In order to be expanded into a 12-part first series and in the hope of making several more after that, the plot has naturally been pulled out quite substantially and the world of Beowulf, the newly-simply-spelled Herot and the Shieldings has, of course, been substantially expanded. Perhaps the most surprising development is the death in this first episode of the king Hrothgar, creating a much more complex political situation than that presented in the poem with a number of characters vying for power.
This first episode suggests that the series will be an interesting mix of the innovative and the traditional. I was briefly hopeful that Beowulf’s friend Breca might be his love interest, but within minutes of arrival at the village he was making eyes at a pretty (female) doctor, so I guess we’ll have to wait for someone to adapt The Epic Of Gilgamesh for a chance at an LGBTQ heroic lead.
On the other hand, the revelation that in the wake of Hrothgar’s death his wife Rheda has become Thane suggests a genuinely interesting slant on the often male-dominated swords ‘n’ monsters genre. Rheda is far from the only female character with a significant role here, as the Shieldlands appear to be impressively well-supplied with female doctors and blacksmiths, but her role as queen and the explicit tension that creates in a society still depicted as primarily patriarchal is intriguing and, hopefully that tension will come into play in future episodes.
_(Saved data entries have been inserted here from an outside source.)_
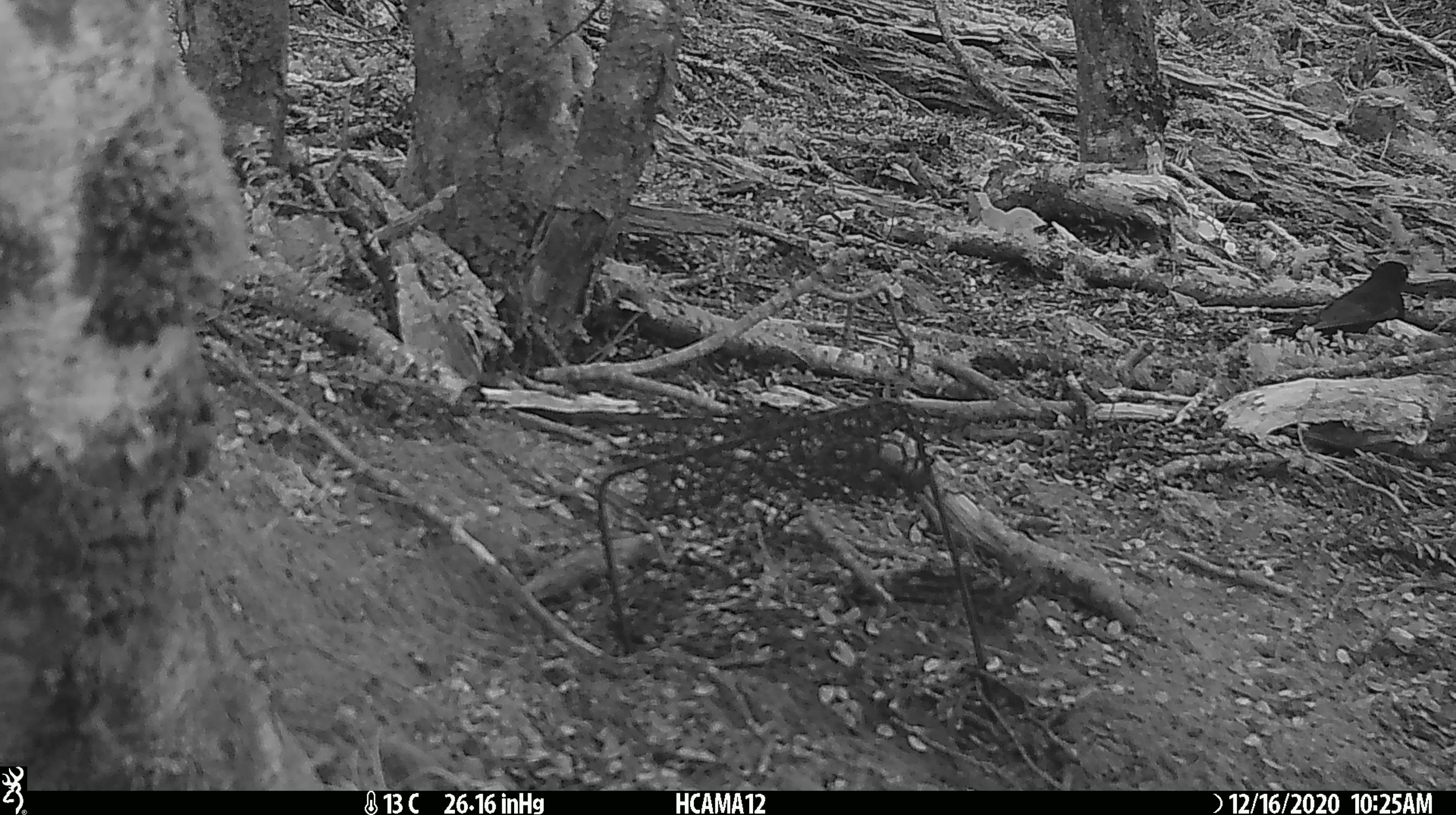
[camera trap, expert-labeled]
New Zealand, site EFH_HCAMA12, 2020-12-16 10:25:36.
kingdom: Animalia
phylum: Chordata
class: Aves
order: Passeriformes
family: Turdidae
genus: Turdus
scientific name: Turdus merula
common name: eurasian blackbird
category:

The use of the trolls, so far, also combines the familiar with the unfamiliar. On the one hand, the opening shots include one more or less lifted from The Lord Of The Rings, as we see trolls put to work pushing giant gates around as Beowulf rides into town. On the other hand, the treatment of the trolls as the episode goes on seems to suggest that these creatures have rather more personality than they are often allowed in various fantasy settings. In the source material, the relationships and motives of the monsters, particularly Grendel’s mother, are important, so hopefully this is a sign that the series is going to incorporate that sense that these ‘monsters’ are thinking and feeling creatures into its narrative. Non-humanoid monsters with personalities and motives of their own could be what makes this series stand out, for while not unique, such a depiction of these sorts of creatures is unusual in this sort of fantasy setting.
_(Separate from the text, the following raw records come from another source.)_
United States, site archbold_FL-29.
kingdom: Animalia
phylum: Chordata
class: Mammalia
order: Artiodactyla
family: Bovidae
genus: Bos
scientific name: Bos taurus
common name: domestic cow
The characters are, out of necessity, presented in fairly broad strokes in this first episode. Beowulf is troubled but heroic; Breca is the cheeky sidekick; Rheda is firm and no-nonsense; Elvina and Lila are wary and defensive; Slean is sulky and aggressive, and anyone older than 35 and in the position of a servant or guard is unfailingly loyal. There are signs of humour and life in these characters though, and the performances are solid. Hopefully, as we get to know them better over the coming weeks, they will be fleshed out a bit from these foundations.
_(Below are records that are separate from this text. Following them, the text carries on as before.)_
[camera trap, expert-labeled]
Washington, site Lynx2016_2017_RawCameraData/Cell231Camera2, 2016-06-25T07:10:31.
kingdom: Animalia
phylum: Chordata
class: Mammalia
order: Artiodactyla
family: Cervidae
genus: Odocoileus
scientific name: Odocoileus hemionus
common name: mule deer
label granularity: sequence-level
The series is beautifully shot with impressive set design, production values and, to my eye, special effects. (I am, I should confess, not that fussy when it comes to special effects on fantasy creatures – as long as they are not distractingly terrible I’m quite happy to suspend disbelief and go with it. These looked fine to me). If the next episodes are able to maintain this quality while working on expanding the depth of their characters, this should be a fun ride.